Pearce is not what it once was. It used to be a semi-regional seat, taking in 1300 square kilometres at the outer edge of Perth and swooping north and east to take in Northam, Beverly and Gingin. It’s more or less unrecognisable now, shorn of hundreds of kilometres, losing its rural portion and centring now on the outer metro north.
The redistribution has been fortuitous for Roberts. Not only has the redistribution shaved off some of the Liberal margin, Pearce has essentially been pared down to the city where she was mayor for a decade. “When I saw the boundaries had been redrawn, I said ‘that’s effectively the City of Wanneroo, which is my heartbeat’.”
And, of course, there’s the Christian Porter factor. The former attorney-general’s gilded path, for so long looking like it led to the Lodge, abruptly ended last year. The revelation that he was having his legal fees for his defamation case against the ABC (for their reporting on historical and vehemently denied rape allegations regarding an unnamed MP that ended up being him) paid for by a blind trust was the last straw, and he announced he would not recontest the seat.

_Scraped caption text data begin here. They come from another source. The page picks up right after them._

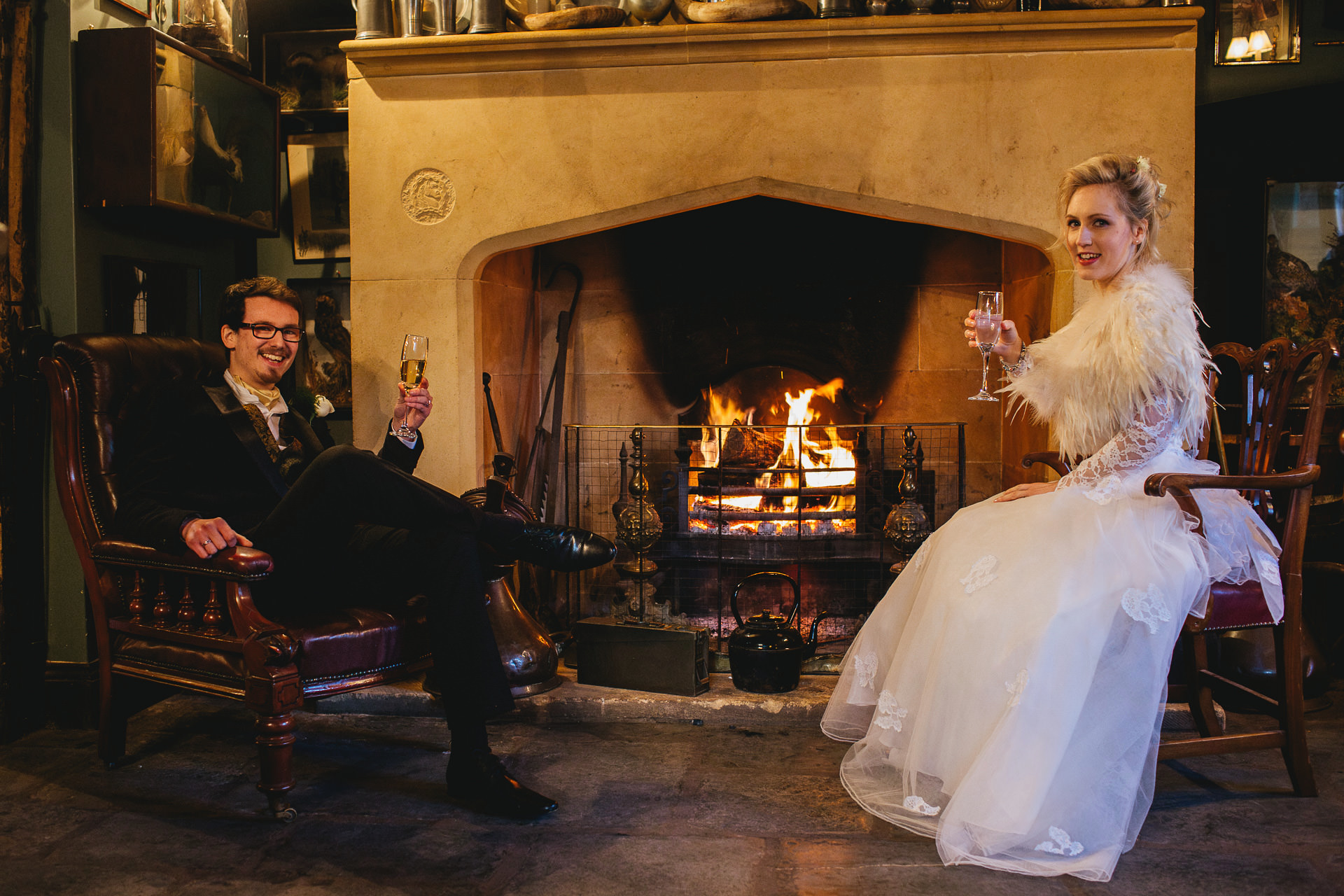 A bride and groom sitting by a log fire during their winter wedding celebration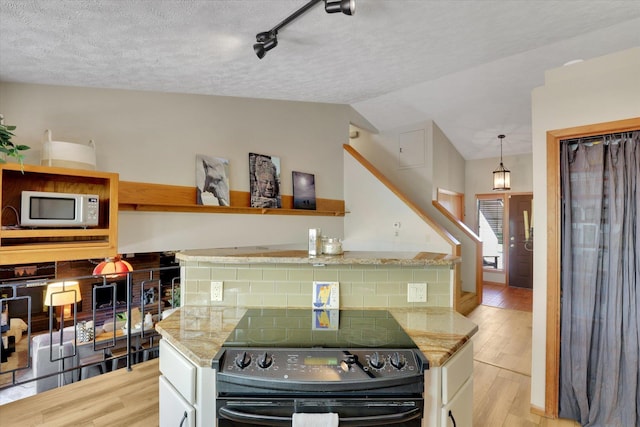 kitchen featuring black electric range oven, white microwave, light wood-style flooring, a textured ceiling, and white cabinets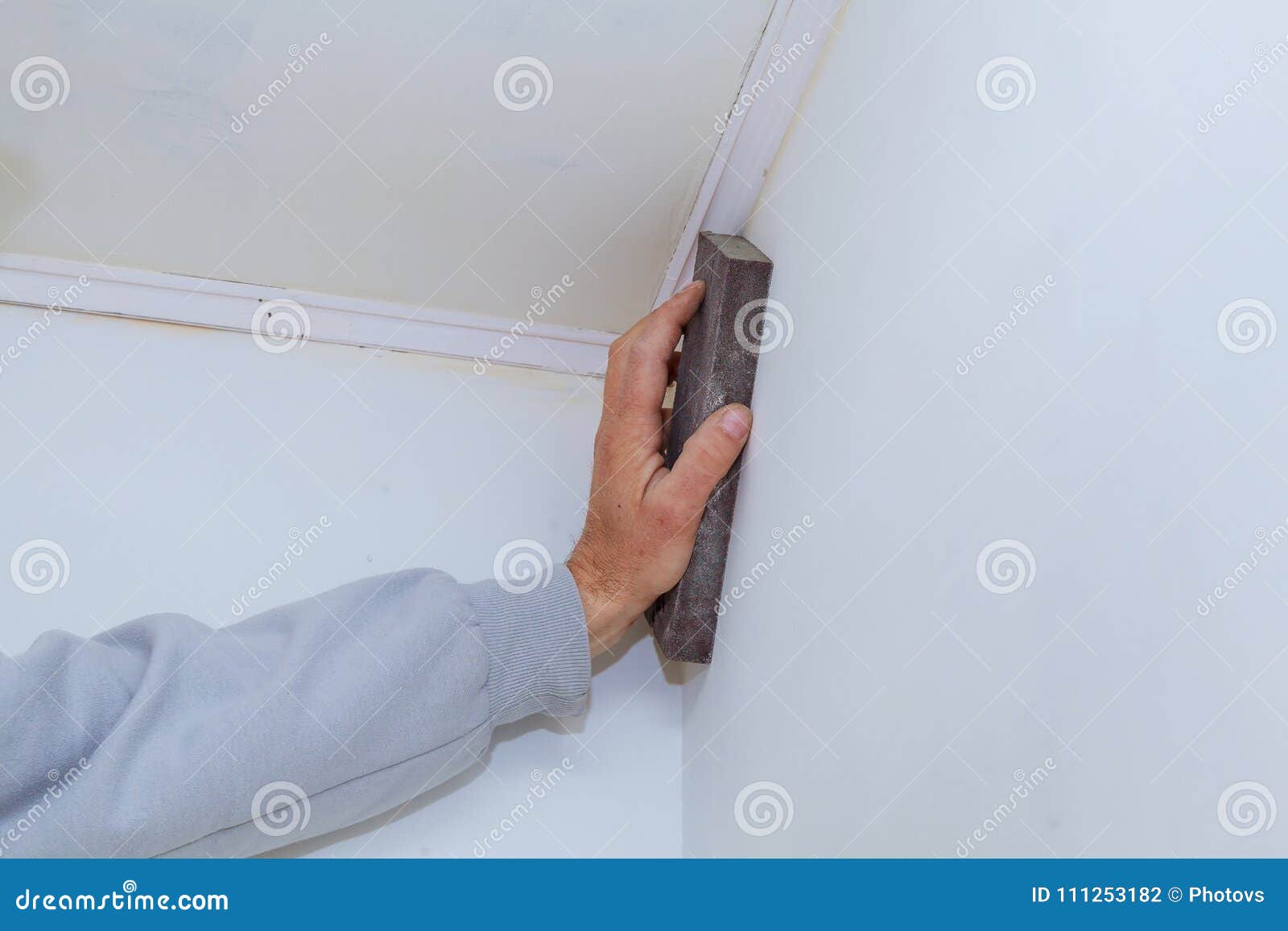 Gypsum Panel in the Form of on the Wall. Master Plasterer Smooths the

Linda Aitken, a clinical nurse and a member of Margaret Court’s Victory Church, is the government’s pick to replace him. She’s just had a week of campaigning wiped out by contracting COVID, which she delayed announcing until it was mostly done and Labor had started publicly asking where she was. Aitken didn’t respond to requests for an interview.
Labor thinks it can snatch Pearce, and indeed they probably need to if they’re going to win this election.

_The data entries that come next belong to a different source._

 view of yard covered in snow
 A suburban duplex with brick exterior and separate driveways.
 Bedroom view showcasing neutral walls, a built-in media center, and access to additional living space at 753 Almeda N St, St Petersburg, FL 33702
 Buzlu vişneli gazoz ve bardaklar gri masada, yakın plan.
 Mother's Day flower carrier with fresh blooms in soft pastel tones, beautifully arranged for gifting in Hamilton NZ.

Porter hasn’t been seen on the campaign trail at all, back practising law. But the messy circumstances of his departure doesn’t appear to be front of mind with Pearce voters.

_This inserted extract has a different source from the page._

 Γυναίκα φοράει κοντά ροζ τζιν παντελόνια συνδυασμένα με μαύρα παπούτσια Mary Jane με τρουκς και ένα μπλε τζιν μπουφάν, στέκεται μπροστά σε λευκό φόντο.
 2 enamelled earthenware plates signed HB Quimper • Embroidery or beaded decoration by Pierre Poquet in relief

“I don’t get engaged in a lot of conversations around that, but one of the things that comes back is that when he was the representative, local groups said they never saw him, which may have been partly down to his busy portfolio,” Roberts says. “Whereas I’m everywhere. I meet with…” she then rattles off a list of community groups that sound like Alan Partridge pitching TV shows “…the groovy grannies, the knitters and natters, growing old and dangerously…”
Hunting for colour, I’ve been asking a fairly softball question of everyone I’ve interviewed while I’m here, about their favourite place in the electorate they’re running for, and I include Roberts’ answer because I do think it says something about WA and the people who live here.
She says her favourite part of Pearce is the local beaches, talks about watching her sons swimming and surfing as they’ve grown up, and then hits on a feeling that either comforts or repels people about living in Perth.
“Looking out over the sea and thinking, apart from Rottnest, the nearest landmass is Madagascar. And think about what’s behind you, if you had a drone in your mind’s eye, going back, back over the Nullarbor, over the continent, and think about someone on the eastern seaboard and the vastness of this beautiful country in between and you think, ‘Wow, I’m just a little dot on the western edge…’”
Her eyes widen and she smiles as she sees a chance to get back on message (there is an election on, after all, and Pearce is a must-win): “…but a dot with a big voice.”